As San Jose starts weighing the budget for the coming year, more than 150 residents urged city leaders Tuesday to focus on youth programs, immigrant services, homelessness and the rising cost of living.
Yesenia Campos, a responder with the Rapid Response Network in Santa Clara County, urged the council to preserve $1 million for deportation defense as immigration enforcement intensifies across the country.
“I was detained by ICE outside the ICE office in South San Jose while legally observing their detention of members of the community that you represent who were loaded into vans and taken away — fear, uncertainty in their eyes,” Campos said. “Organizations like Know Your Rights outreach and the Rapid Response Network — these are lifelines.”
After vigorous and lengthy discussion from the public, the City Council ultimately signed off on Mayor Matt Mahan’s budget message 8-3, setting priorities around housing, homelessness, economic growth, public safety and clean neighborhoods.
The vote marks an early step in the budget process, and directs staff where to focus as they craft the spending plan with more public hearings to follow. The city manager will release a proposed budget in May, followed by a memo by the mayor and the final budget adoption by the City Council in June.

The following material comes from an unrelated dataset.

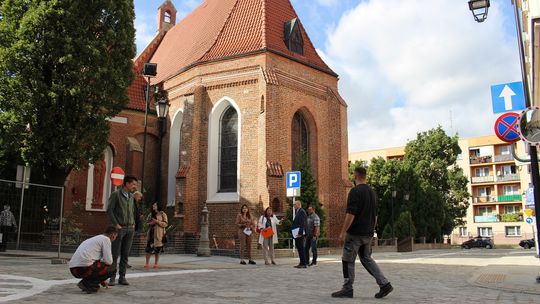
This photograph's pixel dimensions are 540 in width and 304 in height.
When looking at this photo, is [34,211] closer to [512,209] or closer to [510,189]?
[512,209]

The city is facing a difficult fiscal year. Mahan, who is running for governor, told the council the city must close a $56 million shortfall — with another $28 million gap projected after that.
“Our property and sales tax revenue growth is slowing, just as we continue to have rising costs in labor and other core services we’ve committed to,” Mahan said. “We must make careful choices.”
Mahan released his budget message last week, noting the city has limited options for closing the deficit as a significant chunk of the budget is tied to costs — such as pension liabilities — that cannot be cut. He called on city departments to evaluate their spending and find ways to stretch their dollars while staying focused on core priorities.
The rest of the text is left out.